### MATERIAL PROVIDED
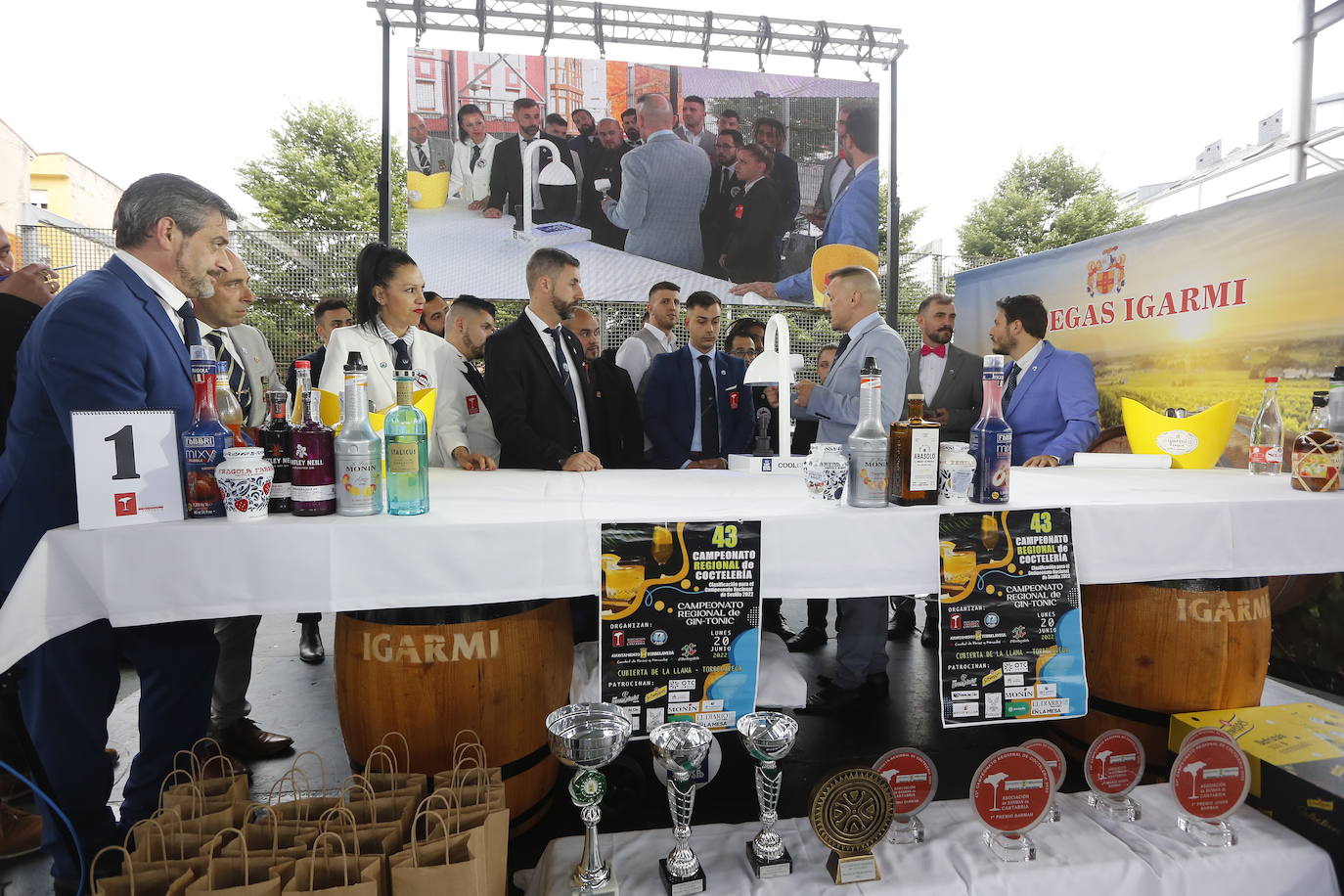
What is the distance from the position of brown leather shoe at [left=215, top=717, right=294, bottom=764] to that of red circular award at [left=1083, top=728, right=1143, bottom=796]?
233cm

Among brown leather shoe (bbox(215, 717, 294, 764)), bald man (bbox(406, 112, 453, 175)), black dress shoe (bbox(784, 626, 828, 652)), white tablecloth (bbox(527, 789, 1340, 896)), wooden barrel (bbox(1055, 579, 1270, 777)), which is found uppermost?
bald man (bbox(406, 112, 453, 175))

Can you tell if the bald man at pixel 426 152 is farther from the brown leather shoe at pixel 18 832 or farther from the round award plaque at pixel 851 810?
the round award plaque at pixel 851 810

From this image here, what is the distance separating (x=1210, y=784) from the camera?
4.65 ft

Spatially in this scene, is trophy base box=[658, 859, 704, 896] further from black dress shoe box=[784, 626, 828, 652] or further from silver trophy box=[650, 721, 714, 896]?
black dress shoe box=[784, 626, 828, 652]

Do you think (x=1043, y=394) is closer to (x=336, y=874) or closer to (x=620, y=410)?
(x=620, y=410)

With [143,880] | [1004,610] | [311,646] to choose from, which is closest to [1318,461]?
[1004,610]

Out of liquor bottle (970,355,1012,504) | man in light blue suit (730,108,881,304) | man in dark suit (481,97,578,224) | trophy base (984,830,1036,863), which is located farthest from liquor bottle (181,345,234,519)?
man in light blue suit (730,108,881,304)

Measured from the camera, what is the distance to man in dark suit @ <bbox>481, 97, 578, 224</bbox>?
5547 mm

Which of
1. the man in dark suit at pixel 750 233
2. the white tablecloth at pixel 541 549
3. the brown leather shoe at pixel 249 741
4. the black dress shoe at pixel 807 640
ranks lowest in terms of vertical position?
the brown leather shoe at pixel 249 741

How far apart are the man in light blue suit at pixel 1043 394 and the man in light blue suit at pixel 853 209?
9.52 feet

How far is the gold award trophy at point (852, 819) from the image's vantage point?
4.27ft

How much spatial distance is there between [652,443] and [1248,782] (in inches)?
105

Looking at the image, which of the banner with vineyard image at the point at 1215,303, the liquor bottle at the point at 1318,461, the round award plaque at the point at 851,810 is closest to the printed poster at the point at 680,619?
the round award plaque at the point at 851,810

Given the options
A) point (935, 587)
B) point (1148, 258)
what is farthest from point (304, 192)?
point (935, 587)
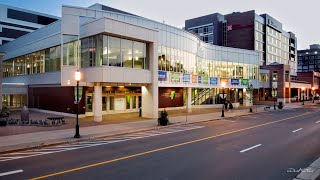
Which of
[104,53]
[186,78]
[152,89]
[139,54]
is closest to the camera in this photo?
[104,53]

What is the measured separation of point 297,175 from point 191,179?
3.77 meters

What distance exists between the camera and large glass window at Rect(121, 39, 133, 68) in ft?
94.9

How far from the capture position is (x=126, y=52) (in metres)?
29.2

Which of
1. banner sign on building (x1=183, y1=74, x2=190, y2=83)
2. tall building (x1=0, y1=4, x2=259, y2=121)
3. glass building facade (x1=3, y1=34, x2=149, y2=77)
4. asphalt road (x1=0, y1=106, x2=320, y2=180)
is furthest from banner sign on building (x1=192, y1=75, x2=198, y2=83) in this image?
asphalt road (x1=0, y1=106, x2=320, y2=180)

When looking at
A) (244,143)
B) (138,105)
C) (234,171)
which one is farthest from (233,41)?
(234,171)

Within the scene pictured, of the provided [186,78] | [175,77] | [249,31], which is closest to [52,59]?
[175,77]

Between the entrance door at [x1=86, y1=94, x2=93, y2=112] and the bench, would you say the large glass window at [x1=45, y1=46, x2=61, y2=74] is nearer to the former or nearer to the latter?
the entrance door at [x1=86, y1=94, x2=93, y2=112]

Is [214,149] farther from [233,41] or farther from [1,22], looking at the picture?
[233,41]

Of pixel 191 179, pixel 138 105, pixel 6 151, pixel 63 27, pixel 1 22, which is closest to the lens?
pixel 191 179

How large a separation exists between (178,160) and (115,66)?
16950mm

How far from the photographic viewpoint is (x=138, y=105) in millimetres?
40469

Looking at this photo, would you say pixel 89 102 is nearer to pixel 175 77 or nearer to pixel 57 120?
pixel 57 120

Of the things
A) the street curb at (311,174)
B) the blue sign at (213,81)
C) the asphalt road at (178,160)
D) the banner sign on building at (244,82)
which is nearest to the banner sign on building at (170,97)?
the blue sign at (213,81)

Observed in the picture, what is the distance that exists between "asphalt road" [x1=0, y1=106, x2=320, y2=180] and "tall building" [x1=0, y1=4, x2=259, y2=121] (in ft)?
41.9
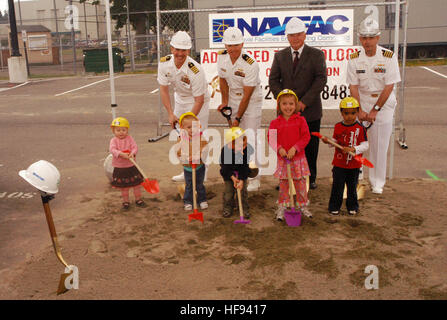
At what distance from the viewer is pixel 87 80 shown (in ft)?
68.4

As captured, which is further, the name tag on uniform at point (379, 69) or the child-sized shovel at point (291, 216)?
the name tag on uniform at point (379, 69)

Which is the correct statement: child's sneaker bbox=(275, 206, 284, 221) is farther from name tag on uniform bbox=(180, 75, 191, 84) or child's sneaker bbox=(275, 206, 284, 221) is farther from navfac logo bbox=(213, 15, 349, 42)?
navfac logo bbox=(213, 15, 349, 42)

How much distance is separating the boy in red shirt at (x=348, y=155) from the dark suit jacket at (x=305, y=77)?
0.73 meters

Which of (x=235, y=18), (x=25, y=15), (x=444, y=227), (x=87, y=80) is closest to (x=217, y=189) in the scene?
(x=444, y=227)

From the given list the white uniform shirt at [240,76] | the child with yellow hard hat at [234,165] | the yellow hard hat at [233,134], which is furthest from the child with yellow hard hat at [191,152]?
the white uniform shirt at [240,76]

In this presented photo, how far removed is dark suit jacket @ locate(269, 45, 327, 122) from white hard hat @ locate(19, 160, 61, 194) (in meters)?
3.45

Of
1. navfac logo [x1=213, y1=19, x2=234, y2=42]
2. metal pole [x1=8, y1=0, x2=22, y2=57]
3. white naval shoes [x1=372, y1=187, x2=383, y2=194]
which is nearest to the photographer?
white naval shoes [x1=372, y1=187, x2=383, y2=194]

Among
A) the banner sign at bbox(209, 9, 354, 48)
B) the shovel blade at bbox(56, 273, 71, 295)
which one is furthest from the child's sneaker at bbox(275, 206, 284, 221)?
the banner sign at bbox(209, 9, 354, 48)

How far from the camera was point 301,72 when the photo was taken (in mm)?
6148

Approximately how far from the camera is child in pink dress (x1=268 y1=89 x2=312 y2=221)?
5262 mm

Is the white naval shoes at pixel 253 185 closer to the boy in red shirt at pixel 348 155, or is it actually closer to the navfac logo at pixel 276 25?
the boy in red shirt at pixel 348 155

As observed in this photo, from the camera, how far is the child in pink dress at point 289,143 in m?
5.26

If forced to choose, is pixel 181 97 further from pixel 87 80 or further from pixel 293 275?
pixel 87 80

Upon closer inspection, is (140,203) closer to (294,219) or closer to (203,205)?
(203,205)
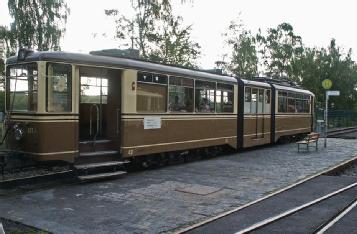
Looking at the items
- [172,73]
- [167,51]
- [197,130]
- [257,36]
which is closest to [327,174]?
[197,130]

### STATED PROBLEM
Leave out the pictures and print every line of the data exactly.

### WRITTEN REPLY
What is the distance from the position of brown leather shoe at [left=215, top=717, right=294, bottom=764] to that of red circular award at [left=1083, top=728, right=1143, bottom=796]?
233cm

Among brown leather shoe (bbox(215, 717, 294, 764)), bald man (bbox(406, 112, 453, 175)), black dress shoe (bbox(784, 626, 828, 652)), white tablecloth (bbox(527, 789, 1340, 896)), wooden barrel (bbox(1055, 579, 1270, 777)), which is found uppermost?
bald man (bbox(406, 112, 453, 175))

Can you tell if the bald man at pixel 426 152 is farther from the brown leather shoe at pixel 18 832 or farther from the round award plaque at pixel 851 810?
the round award plaque at pixel 851 810

From this image here, what is the distance separating (x=1210, y=784) from the camera?
4.65 ft

Spatially in this scene, is trophy base box=[658, 859, 704, 896] further from black dress shoe box=[784, 626, 828, 652] or further from silver trophy box=[650, 721, 714, 896]?
black dress shoe box=[784, 626, 828, 652]

Do you think (x=1043, y=394) is closer to (x=336, y=874) or closer to (x=620, y=410)?
(x=620, y=410)

With [143,880] | [1004,610] | [311,646] to choose from, which is closest to [1318,461]?
[1004,610]

Out of liquor bottle (970,355,1012,504) | man in light blue suit (730,108,881,304) | man in dark suit (481,97,578,224) | trophy base (984,830,1036,863), which is located farthest from liquor bottle (181,345,234,519)?
man in light blue suit (730,108,881,304)

Measured from the camera, what is the distance to man in dark suit @ <bbox>481, 97, 578, 224</bbox>?
5547 mm

Which of
1. the man in dark suit at pixel 750 233
2. the white tablecloth at pixel 541 549
3. the brown leather shoe at pixel 249 741
4. the black dress shoe at pixel 807 640
ranks lowest in terms of vertical position?
the brown leather shoe at pixel 249 741

How far apart are the man in light blue suit at pixel 1043 394 and the man in light blue suit at pixel 853 209?
9.52 feet

How far is the gold award trophy at point (852, 819) from the image's vantage point?
4.27ft

How much spatial distance is there between [652,443] and [1248,782] (in inches)?
105

Looking at the image, which of the banner with vineyard image at the point at 1215,303, the liquor bottle at the point at 1318,461, the round award plaque at the point at 851,810 is closest to the printed poster at the point at 680,619?
the round award plaque at the point at 851,810

Given the options
A) point (935, 587)
B) point (1148, 258)
what is farthest from point (304, 192)?
point (935, 587)
Which of
[104,53]
[186,78]
[152,89]
[139,54]
is closest to the camera in this photo?
[104,53]

What is the measured separation of point 297,175 from point 191,179?
3.77 meters

What distance exists between the camera and large glass window at Rect(121, 39, 133, 68) in ft?
94.9

How far from the capture position is (x=126, y=52) (in metres)?
29.2

Which of
1. banner sign on building (x1=183, y1=74, x2=190, y2=83)
2. tall building (x1=0, y1=4, x2=259, y2=121)
3. glass building facade (x1=3, y1=34, x2=149, y2=77)
4. asphalt road (x1=0, y1=106, x2=320, y2=180)
is furthest from banner sign on building (x1=192, y1=75, x2=198, y2=83) in this image?
asphalt road (x1=0, y1=106, x2=320, y2=180)

When looking at
A) (244,143)
B) (138,105)
C) (234,171)
which one is farthest from (233,41)?
(234,171)

Within the scene pictured, of the provided [186,78] | [175,77] | [249,31], which is closest to [52,59]?
[175,77]

Between the entrance door at [x1=86, y1=94, x2=93, y2=112] and the bench, would you say the large glass window at [x1=45, y1=46, x2=61, y2=74] is nearer to the former or nearer to the latter?
the entrance door at [x1=86, y1=94, x2=93, y2=112]

Is [214,149] farther from [233,41] or farther from [1,22], looking at the picture?
[233,41]

Of pixel 191 179, pixel 138 105, pixel 6 151, pixel 63 27, pixel 1 22, which is closest to the lens?
pixel 191 179

How large a separation exists between (178,160) and (115,66)?
16950mm

How far from the photographic viewpoint is (x=138, y=105) in millimetres?
40469

Looking at this photo, would you say pixel 89 102 is nearer to pixel 175 77 or nearer to pixel 57 120?
pixel 57 120

Of the things
A) the street curb at (311,174)
B) the blue sign at (213,81)
C) the asphalt road at (178,160)
D) the banner sign on building at (244,82)
which is nearest to the banner sign on building at (170,97)?
the blue sign at (213,81)

Observed in the picture, what is the distance that exists between "asphalt road" [x1=0, y1=106, x2=320, y2=180] and "tall building" [x1=0, y1=4, x2=259, y2=121] (in ft)?
41.9
At what distance from the viewer is pixel 87 80 shown (in ft)?
68.4

As captured, which is further, the name tag on uniform at point (379, 69) or the child-sized shovel at point (291, 216)?
the name tag on uniform at point (379, 69)

Which is the correct statement: child's sneaker bbox=(275, 206, 284, 221) is farther from name tag on uniform bbox=(180, 75, 191, 84) or child's sneaker bbox=(275, 206, 284, 221) is farther from navfac logo bbox=(213, 15, 349, 42)?
navfac logo bbox=(213, 15, 349, 42)

How much distance is separating the boy in red shirt at (x=348, y=155) from the dark suit jacket at (x=305, y=77)?
0.73 meters

Which of (x=235, y=18), (x=25, y=15), (x=444, y=227), (x=87, y=80) is closest to (x=217, y=189) in the scene?
(x=444, y=227)

From the given list the white uniform shirt at [240,76] | the child with yellow hard hat at [234,165] | the yellow hard hat at [233,134], which is furthest from the child with yellow hard hat at [191,152]?
the white uniform shirt at [240,76]

In this presented photo, how far removed is dark suit jacket @ locate(269, 45, 327, 122) from white hard hat @ locate(19, 160, 61, 194) (in meters)?
3.45

Of
1. navfac logo [x1=213, y1=19, x2=234, y2=42]
2. metal pole [x1=8, y1=0, x2=22, y2=57]
3. white naval shoes [x1=372, y1=187, x2=383, y2=194]
which is nearest to the photographer?
white naval shoes [x1=372, y1=187, x2=383, y2=194]

Among
A) the banner sign at bbox(209, 9, 354, 48)
B) the shovel blade at bbox(56, 273, 71, 295)
which one is furthest from the child's sneaker at bbox(275, 206, 284, 221)?
the banner sign at bbox(209, 9, 354, 48)

How far from the camera was point 301,72 when the photo was taken (in mm)?
6148

Approximately how far from the camera is child in pink dress (x1=268 y1=89 x2=312 y2=221)?
5262 mm

Is the white naval shoes at pixel 253 185 closer to the boy in red shirt at pixel 348 155, or is it actually closer to the navfac logo at pixel 276 25?
the boy in red shirt at pixel 348 155

As observed in this photo, from the camera, how far is the child in pink dress at point 289,143 in m?
5.26

If forced to choose, is pixel 181 97 further from pixel 87 80 or further from pixel 293 275?
pixel 87 80

Upon closer inspection, is (140,203) closer to (294,219) or closer to (203,205)?
(203,205)
Looking at the items
- [172,73]
- [167,51]
- [197,130]
- [257,36]
which is closest to [327,174]?
[197,130]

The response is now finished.